# DATA LISTING
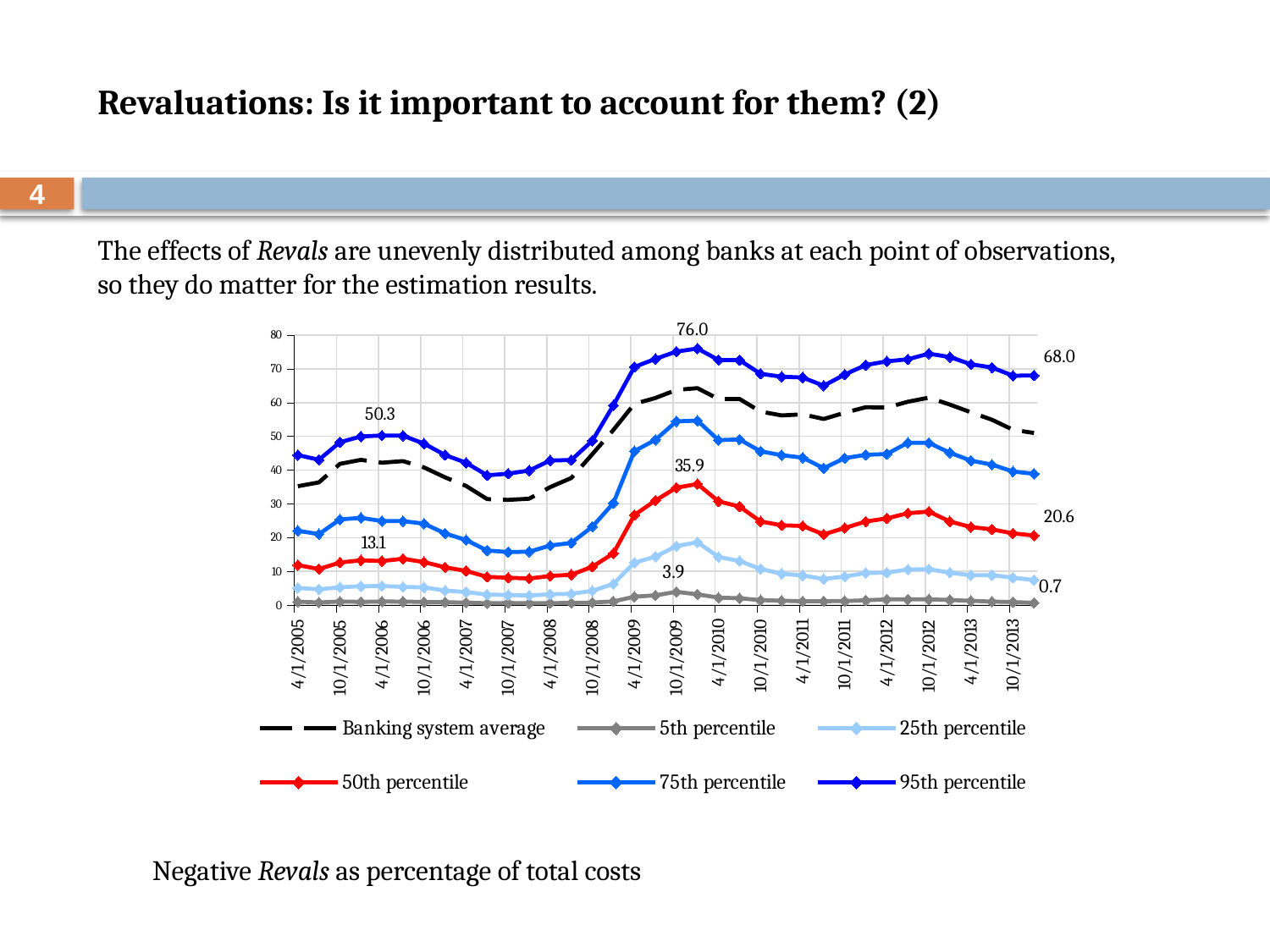
How many series does the chart legend list? 6 Which series is the highest across the whole chart? 95th percentile What is the final value labelled at the right end of the 50th percentile line? 20.6 Which series is drawn as a dashed black line? Banking system average What is the final value labelled at the right end of the 5th percentile line? 0.7 What is the final value labelled at the right end of the 95th percentile line? 68.0 What is the peak value labelled on the 95th percentile line? 76.0 What is the peak value labelled on the 5th percentile line? 3.9 What type of chart is shown on the slide? line chart What is the difference between the labelled peak of the 95th percentile line (76.0) and its labelled final value (68.0)? 8.0 Is the Banking system average at 10/1/2009 greater or less than 60? greater What is the peak value labelled on the 50th percentile line? 35.9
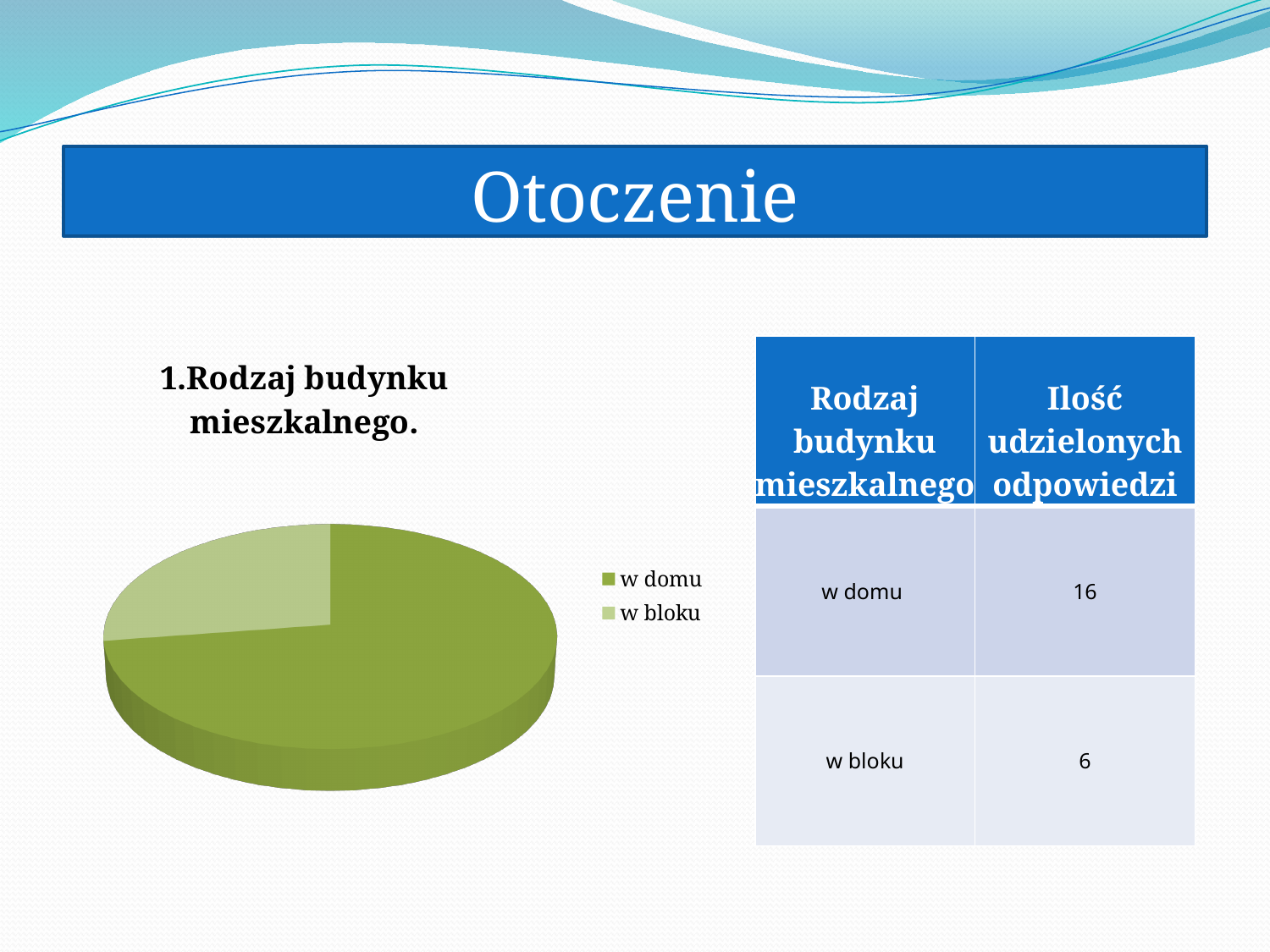
Which category has the smallest slice of the pie chart? w bloku How many slices does the pie chart have? 2 What are the two legend entries of the pie chart? w domu, w bloku Using the values in the table, what is the difference between the number of responses for w domu and w bloku? 10 How many entries does the chart legend list? 2 What is the title of the chart? 1.Rodzaj budynku mieszkalnego. Which slice is larger, w domu or w bloku? w domu What kind of chart is shown on the slide? pie chart Which category has the largest slice of the pie chart? w domu According to the table next to the chart, how many responses does w domu have? 16 According to the table next to the chart, how many responses does w bloku have? 6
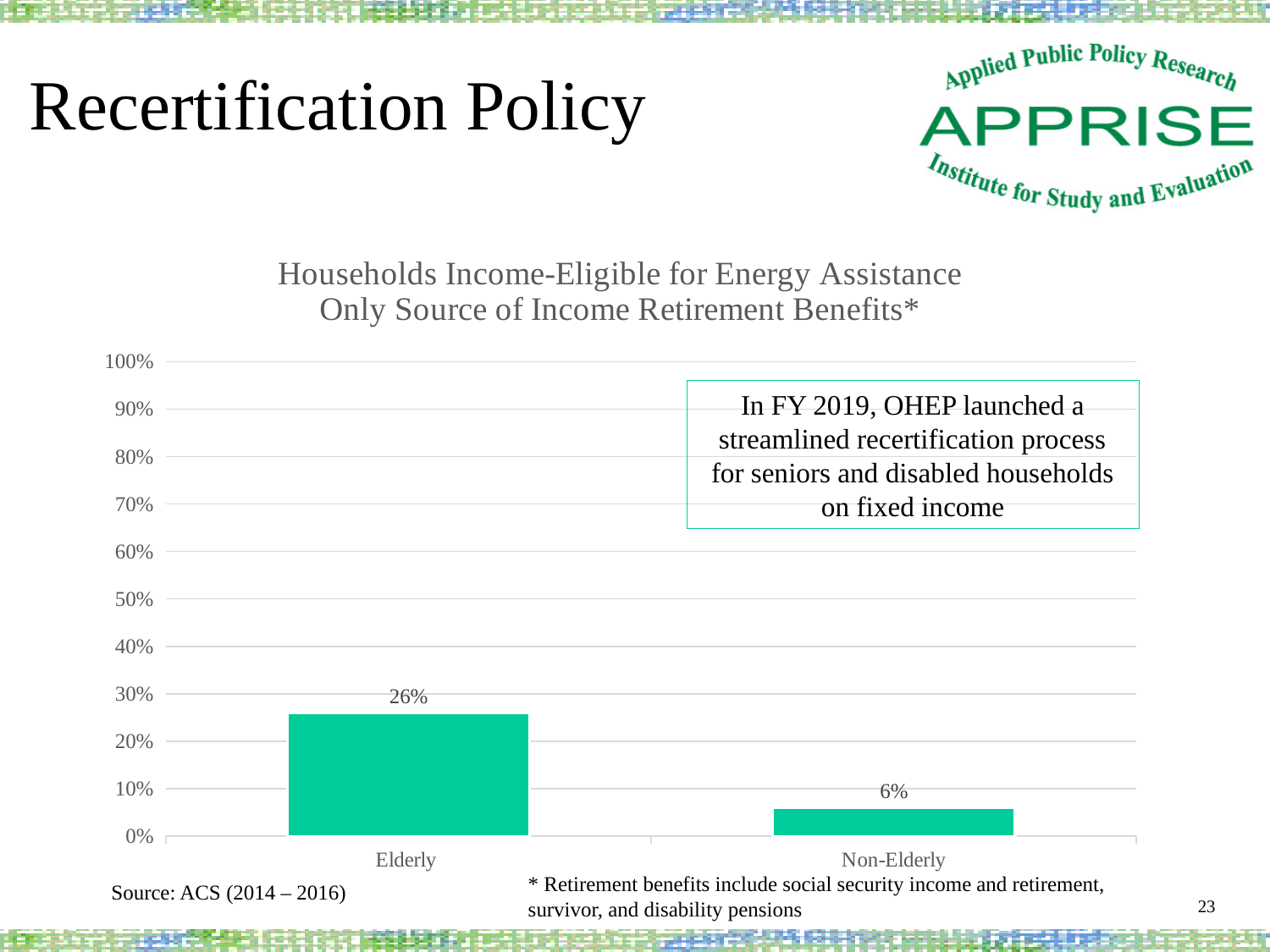
What is the title of the chart? Households Income-Eligible for Energy Assistance Only Source of Income Retirement Benefits* What is the value for Elderly? 26% What is the value for Non-Elderly? 6% Is the value for Elderly greater or less than 30%? less What kind of chart is shown on the slide? Bar chart What is the difference between the Elderly and Non-Elderly values? 20% How many categories are shown on the x axis? 2 Which category has the lowest value? Non-Elderly Is the value for Non-Elderly greater or less than 10%? less Which is larger, the value for Elderly or the value for Non-Elderly? Elderly What is the maximum value shown on the y axis? 100% Which category has the highest value? Elderly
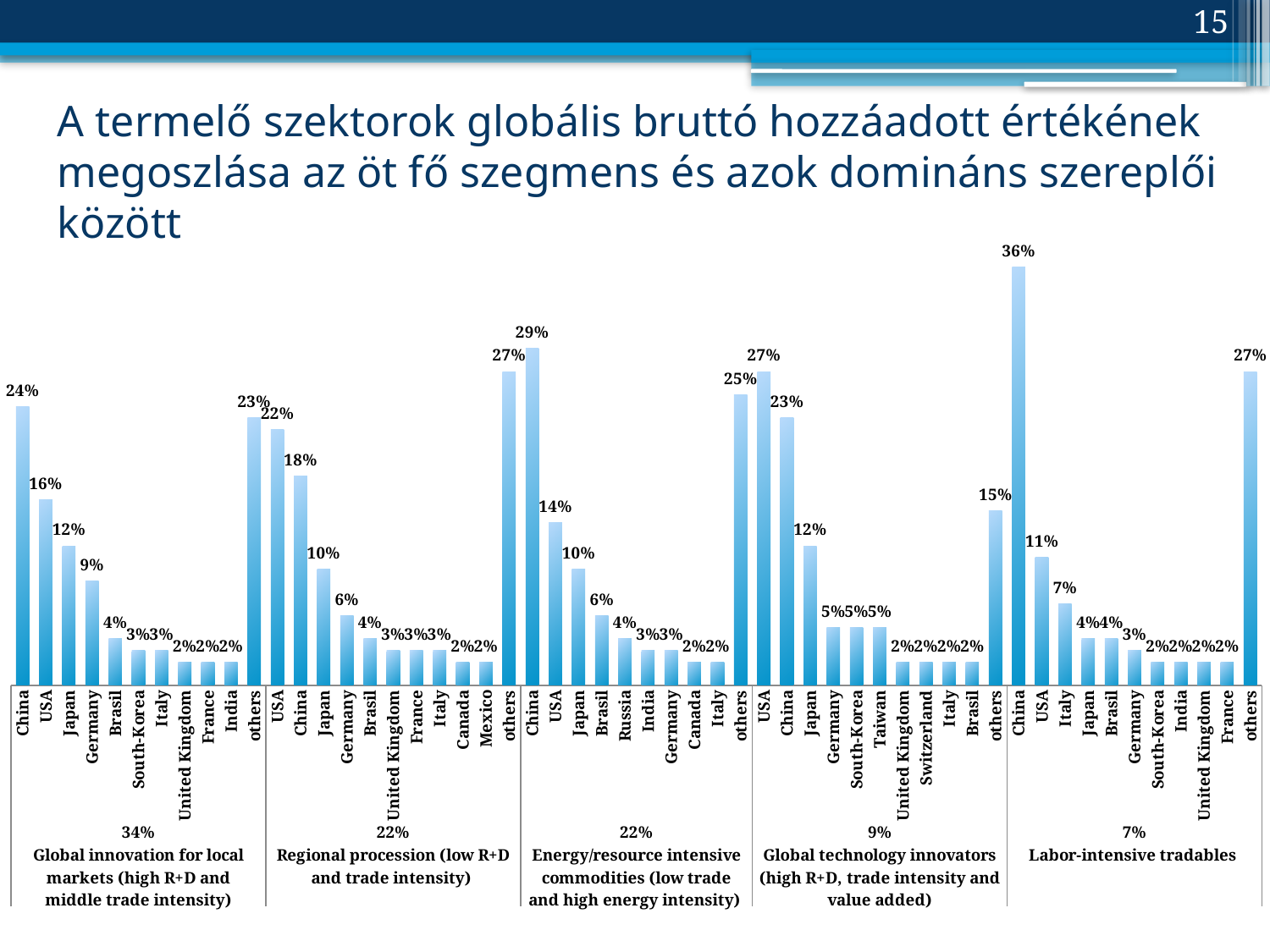
How many segments (groups) are shown along the x axis? 5 What is the value for China in the Global innovation for local markets segment? 24% Which is larger in the Global technology innovators segment, USA or China? USA What is the value for Taiwan in the Global technology innovators segment? 5% What is the value for Russia in the Energy/resource intensive commodities segment? 4% Which bar is the tallest in the whole chart? China in Labor-intensive tradables (36%) How many bars are shown in the Regional procession segment? 11 What kind of chart is shown on the slide? bar chart Which country has the highest value in the Labor-intensive tradables segment? China What share of global gross value added is shown for the Global innovation for local markets segment? 34% What is the value for USA in the Regional procession segment? 22% What is the difference between China and USA in the Energy/resource intensive commodities segment? 15%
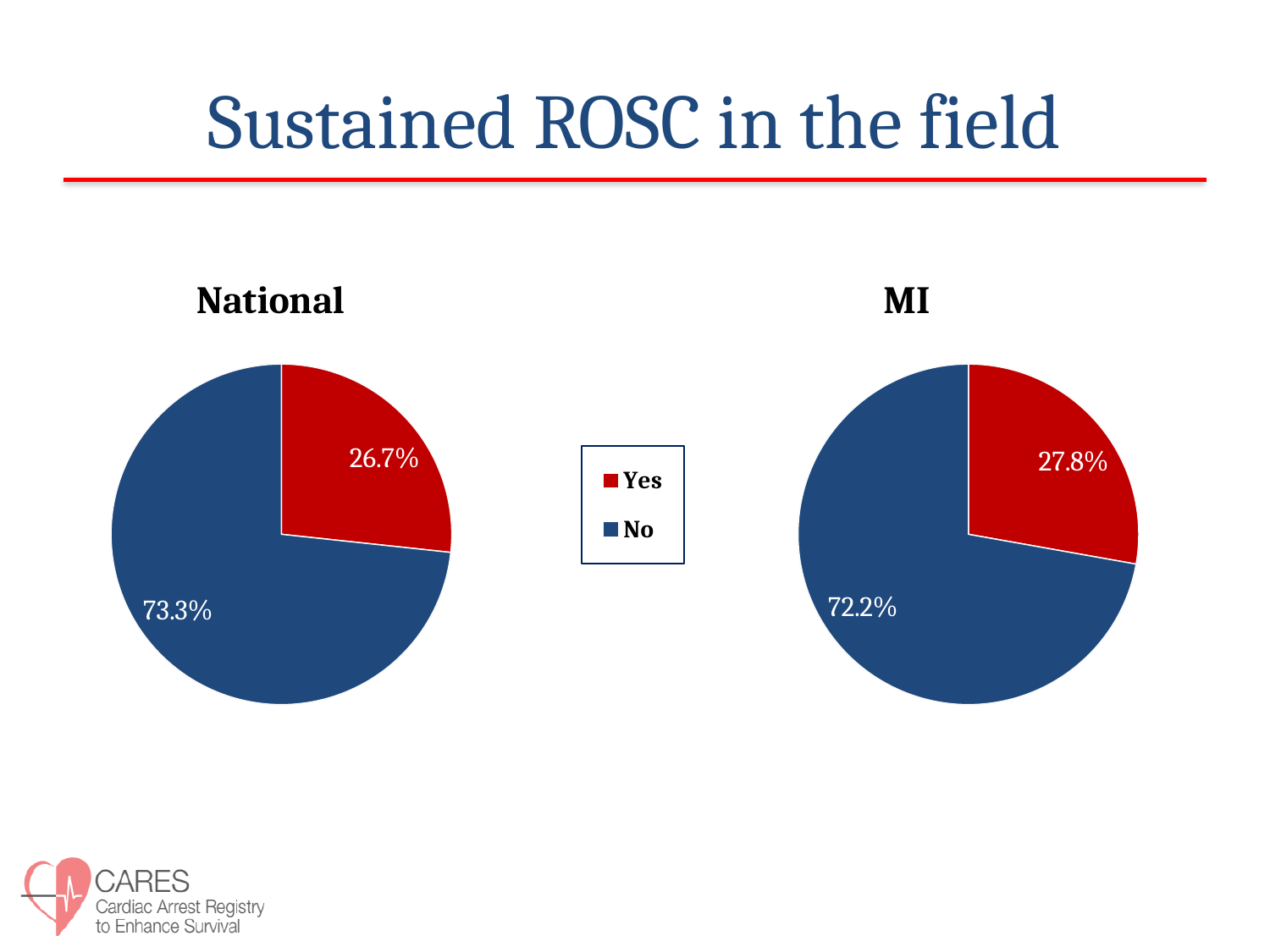
In the MI chart, what share of cases is labelled No? 72.2% In the National chart, what share of cases had sustained ROSC in the field (Yes)? 26.7% What colour represents Yes in the charts? Red In the National chart, what share of cases is labelled No? 73.3% In the National chart, which slice is the largest? No What type of chart is used on this slide? Pie chart In the MI chart, which slice is the smallest? Yes What is the difference between the Yes share in the MI chart and the Yes share in the National chart? 1.1% How many entries does the legend list? 2 How many slices does the National chart have? 2 In the MI chart, what share of cases is labelled Yes? 27.8% Is the Yes share larger in the National chart or the MI chart? MI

# WHAT IS BEING ASKED
Retype, without any change, the part of the records above that opens with the line containing "Which category has the smallest" and closes with the line containing "What is the title of the chart? Households", including both of those lines. Omit the pictures from your answer.

# FINISHED EXERCISE
Which category has the smallest slice of the pie chart? w bloku How many slices does the pie chart have? 2 What are the two legend entries of the pie chart? w domu, w bloku Using the values in the table, what is the difference between the number of responses for w domu and w bloku? 10 How many entries does the chart legend list? 2 What is the title of the chart? 1.Rodzaj budynku mieszkalnego. Which slice is larger, w domu or w bloku? w domu What kind of chart is shown on the slide? pie chart Which category has the largest slice of the pie chart? w domu According to the table next to the chart, how many responses does w domu have? 16 According to the table next to the chart, how many responses does w bloku have? 6
What is the title of the chart? Households Income-Eligible for Energy Assistance Only Source of Income Retirement Benefits* What is the value for Elderly? 26% What is the value for Non-Elderly? 6% Is the value for Elderly greater or less than 30%? less What kind of chart is shown on the slide? Bar chart What is the difference between the Elderly and Non-Elderly values? 20% How many categories are shown on the x axis? 2 Which category has the lowest value? Non-Elderly Is the value for Non-Elderly greater or less than 10%? less Which is larger, the value for Elderly or the value for Non-Elderly? Elderly What is the maximum value shown on the y axis? 100% Which category has the highest value? Elderly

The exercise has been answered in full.